------ Dataset excerpts

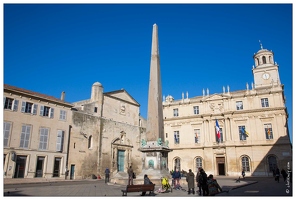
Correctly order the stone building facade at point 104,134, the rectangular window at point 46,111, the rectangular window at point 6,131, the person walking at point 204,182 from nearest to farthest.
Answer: the person walking at point 204,182
the rectangular window at point 6,131
the rectangular window at point 46,111
the stone building facade at point 104,134

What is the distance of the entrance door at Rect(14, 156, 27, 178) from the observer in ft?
58.9

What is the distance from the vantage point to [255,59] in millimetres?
35438

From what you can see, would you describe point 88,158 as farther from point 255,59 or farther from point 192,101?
point 255,59

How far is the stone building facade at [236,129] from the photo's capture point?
27.4 metres

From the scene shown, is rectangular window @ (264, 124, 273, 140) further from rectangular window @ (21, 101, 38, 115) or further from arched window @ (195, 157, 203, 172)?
rectangular window @ (21, 101, 38, 115)

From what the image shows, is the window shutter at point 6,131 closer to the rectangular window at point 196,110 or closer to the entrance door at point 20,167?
the entrance door at point 20,167

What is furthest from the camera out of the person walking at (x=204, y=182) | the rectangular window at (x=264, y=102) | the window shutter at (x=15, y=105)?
the rectangular window at (x=264, y=102)

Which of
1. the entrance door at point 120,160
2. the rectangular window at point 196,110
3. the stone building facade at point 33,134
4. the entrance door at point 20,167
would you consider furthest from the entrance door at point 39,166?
the rectangular window at point 196,110

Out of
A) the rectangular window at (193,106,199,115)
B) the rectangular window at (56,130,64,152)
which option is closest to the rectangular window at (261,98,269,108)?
the rectangular window at (193,106,199,115)

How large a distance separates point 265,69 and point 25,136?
1214 inches

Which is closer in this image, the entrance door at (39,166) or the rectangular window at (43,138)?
the entrance door at (39,166)

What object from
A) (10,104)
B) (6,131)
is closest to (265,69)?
(10,104)

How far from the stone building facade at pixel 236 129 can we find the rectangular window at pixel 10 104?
67.1 feet

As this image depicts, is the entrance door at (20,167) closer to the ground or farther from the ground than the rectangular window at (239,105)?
closer to the ground
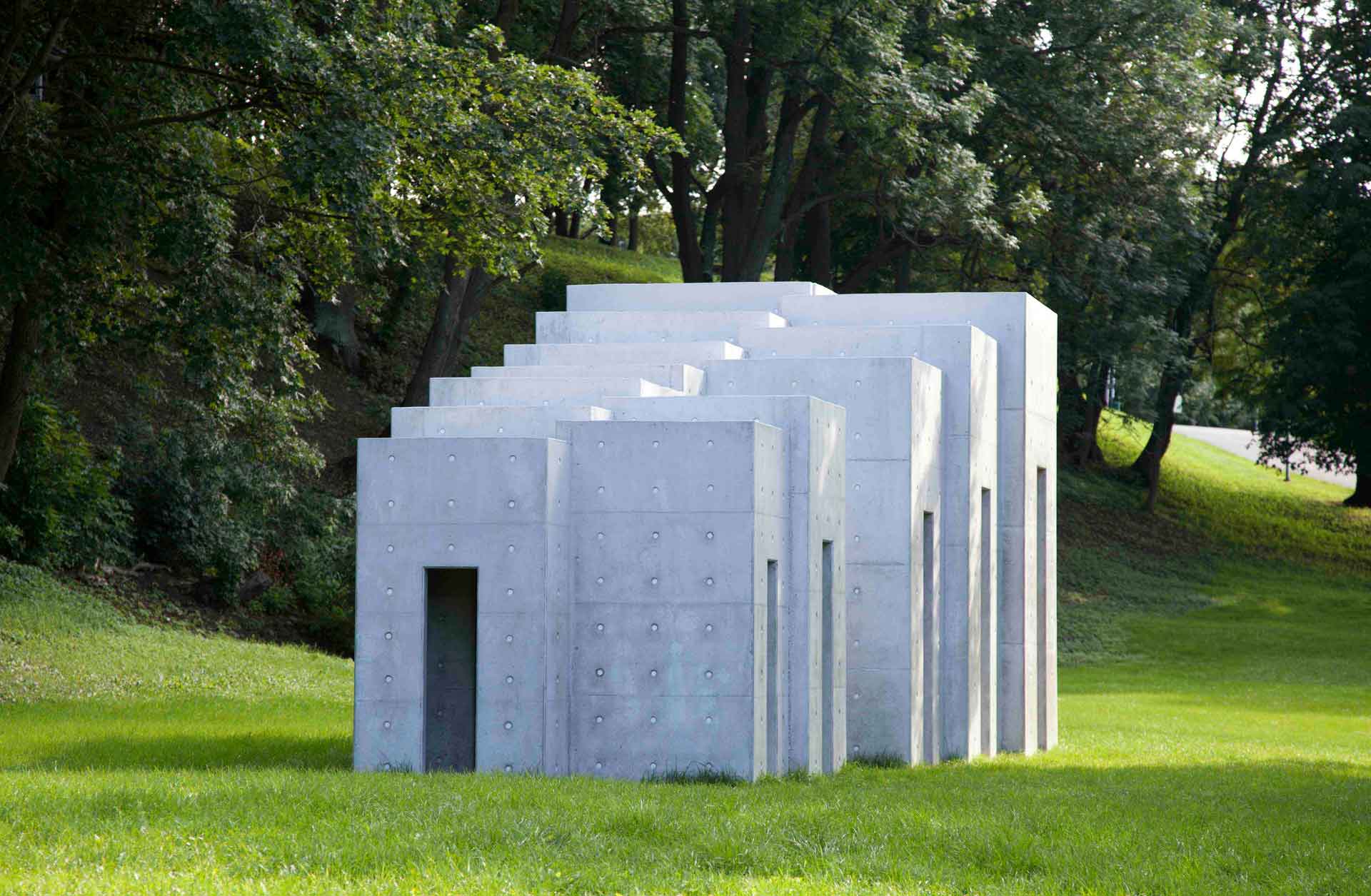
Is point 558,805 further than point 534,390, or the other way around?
point 534,390

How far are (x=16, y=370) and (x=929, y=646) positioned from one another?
12.0m

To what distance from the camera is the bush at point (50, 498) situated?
2598 cm

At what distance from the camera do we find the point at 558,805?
39.7 feet

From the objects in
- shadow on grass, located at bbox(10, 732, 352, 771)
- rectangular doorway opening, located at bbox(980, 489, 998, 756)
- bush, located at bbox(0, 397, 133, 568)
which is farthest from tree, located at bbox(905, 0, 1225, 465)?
shadow on grass, located at bbox(10, 732, 352, 771)

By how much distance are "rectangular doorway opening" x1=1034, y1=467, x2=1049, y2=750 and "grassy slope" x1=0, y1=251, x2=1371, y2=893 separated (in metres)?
0.72

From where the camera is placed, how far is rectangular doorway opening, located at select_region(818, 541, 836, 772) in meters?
17.2

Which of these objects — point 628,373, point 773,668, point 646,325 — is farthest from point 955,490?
point 773,668

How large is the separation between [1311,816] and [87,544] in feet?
64.9

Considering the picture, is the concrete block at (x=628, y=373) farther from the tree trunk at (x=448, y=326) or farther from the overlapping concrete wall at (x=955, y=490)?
the tree trunk at (x=448, y=326)

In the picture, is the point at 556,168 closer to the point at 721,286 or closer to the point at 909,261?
the point at 721,286

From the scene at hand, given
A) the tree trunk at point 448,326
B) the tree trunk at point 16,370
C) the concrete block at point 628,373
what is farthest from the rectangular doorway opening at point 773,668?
the tree trunk at point 448,326

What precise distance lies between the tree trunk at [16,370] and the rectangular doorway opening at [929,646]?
1149 cm

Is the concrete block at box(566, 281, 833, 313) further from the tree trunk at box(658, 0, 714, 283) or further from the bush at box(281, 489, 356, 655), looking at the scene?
the tree trunk at box(658, 0, 714, 283)

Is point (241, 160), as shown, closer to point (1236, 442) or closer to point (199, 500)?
point (199, 500)
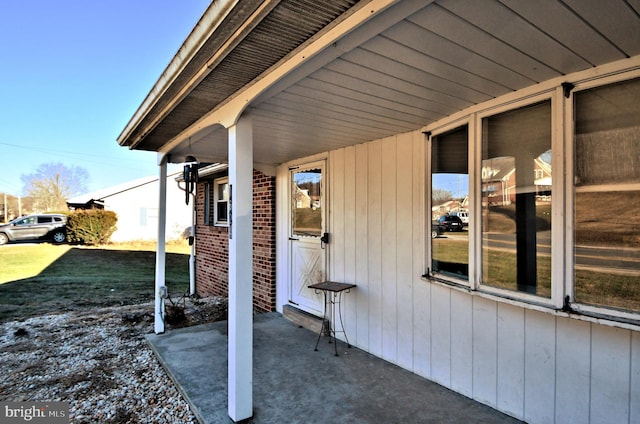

------------

Written instruction =
Turn every line of all the rows above into a numbered list, skipping blank lines. Leave the pictures out.

Complete response =
1. Correctly order the stone building facade at point 104,134, the rectangular window at point 46,111, the rectangular window at point 6,131, the person walking at point 204,182 from nearest to farthest.
2. Answer: the person walking at point 204,182
3. the rectangular window at point 6,131
4. the rectangular window at point 46,111
5. the stone building facade at point 104,134
6. What is the distance of the entrance door at Rect(14, 156, 27, 178) from the observer in ft?
7. 58.9
8. What is the distance from the vantage point to [255,59] in millimetres?
9. 35438
10. From what you can see, would you describe point 88,158 as farther from point 255,59 or farther from point 192,101?
11. point 255,59
12. How far is the stone building facade at [236,129] from the photo's capture point?
13. 27.4 metres
14. From the scene shown, is rectangular window @ (264, 124, 273, 140) further from rectangular window @ (21, 101, 38, 115) or further from arched window @ (195, 157, 203, 172)?
15. rectangular window @ (21, 101, 38, 115)
16. From what the image shows, is the window shutter at point 6,131 closer to the rectangular window at point 196,110 or closer to the entrance door at point 20,167?
17. the entrance door at point 20,167
18. What is furthest from the camera out of the person walking at (x=204, y=182) | the rectangular window at (x=264, y=102) | the window shutter at (x=15, y=105)?
19. the rectangular window at (x=264, y=102)
20. Which of
21. 1. the entrance door at point 120,160
22. 2. the rectangular window at point 196,110
23. 3. the stone building facade at point 33,134
24. 4. the entrance door at point 20,167
25. would you consider furthest from the entrance door at point 39,166?
26. the rectangular window at point 196,110
27. Out of
28. A) the rectangular window at (193,106,199,115)
29. B) the rectangular window at (56,130,64,152)
30. which option is closest to the rectangular window at (261,98,269,108)?
31. the rectangular window at (193,106,199,115)
32. How large a distance separates point 265,69 and point 25,136?
33. 1214 inches
34. Which is closer in this image, the entrance door at (39,166) or the rectangular window at (43,138)?
35. the entrance door at (39,166)
36. What object from
37. A) (10,104)
38. B) (6,131)
39. is closest to (265,69)?
40. (10,104)
41. How far from the stone building facade at pixel 236 129 can we find the rectangular window at pixel 10 104?
42. 67.1 feet
43. As this image depicts, is the entrance door at (20,167) closer to the ground or farther from the ground than the rectangular window at (239,105)?
44. closer to the ground
45. Is point 558,805 further than point 534,390, or the other way around?
46. point 534,390
47. How far are (x=16, y=370) and (x=929, y=646) positioned from one another?
48. 12.0m
49. To what distance from the camera is the bush at point (50, 498) situated?
50. 2598 cm
51. At what distance from the camera do we find the point at 558,805?
52. 39.7 feet
53. From the objects in
54. - shadow on grass, located at bbox(10, 732, 352, 771)
55. - rectangular doorway opening, located at bbox(980, 489, 998, 756)
56. - bush, located at bbox(0, 397, 133, 568)
57. which is farthest from tree, located at bbox(905, 0, 1225, 465)?
58. shadow on grass, located at bbox(10, 732, 352, 771)
59. By how much distance are "rectangular doorway opening" x1=1034, y1=467, x2=1049, y2=750 and "grassy slope" x1=0, y1=251, x2=1371, y2=893 separated (in metres)?
60. 0.72
61. From where the camera is placed, how far is rectangular doorway opening, located at select_region(818, 541, 836, 772) in meters?
62. 17.2
63. Which of these objects — point 628,373, point 773,668, point 646,325 — is farthest from point 955,490?
64. point 773,668
65. How large is the separation between [1311,816] and [87,544] in feet?
66. 64.9
67. Considering the picture, is the concrete block at (x=628, y=373) farther from the tree trunk at (x=448, y=326) or farther from the overlapping concrete wall at (x=955, y=490)?
68. the tree trunk at (x=448, y=326)
69. In the picture, is the point at 556,168 closer to the point at 721,286 or closer to the point at 909,261?
70. the point at 721,286
71. From the scene at hand, given
72. A) the tree trunk at point 448,326
73. B) the tree trunk at point 16,370
74. C) the concrete block at point 628,373
75. what is farthest from the rectangular doorway opening at point 773,668?
76. the tree trunk at point 448,326
77. What precise distance lies between the tree trunk at [16,370] and the rectangular doorway opening at [929,646]?
78. 1149 cm
79. Is the concrete block at box(566, 281, 833, 313) further from the tree trunk at box(658, 0, 714, 283) or further from the bush at box(281, 489, 356, 655), looking at the scene?
80. the tree trunk at box(658, 0, 714, 283)
81. Is point (241, 160), as shown, closer to point (1236, 442) or closer to point (199, 500)?
82. point (199, 500)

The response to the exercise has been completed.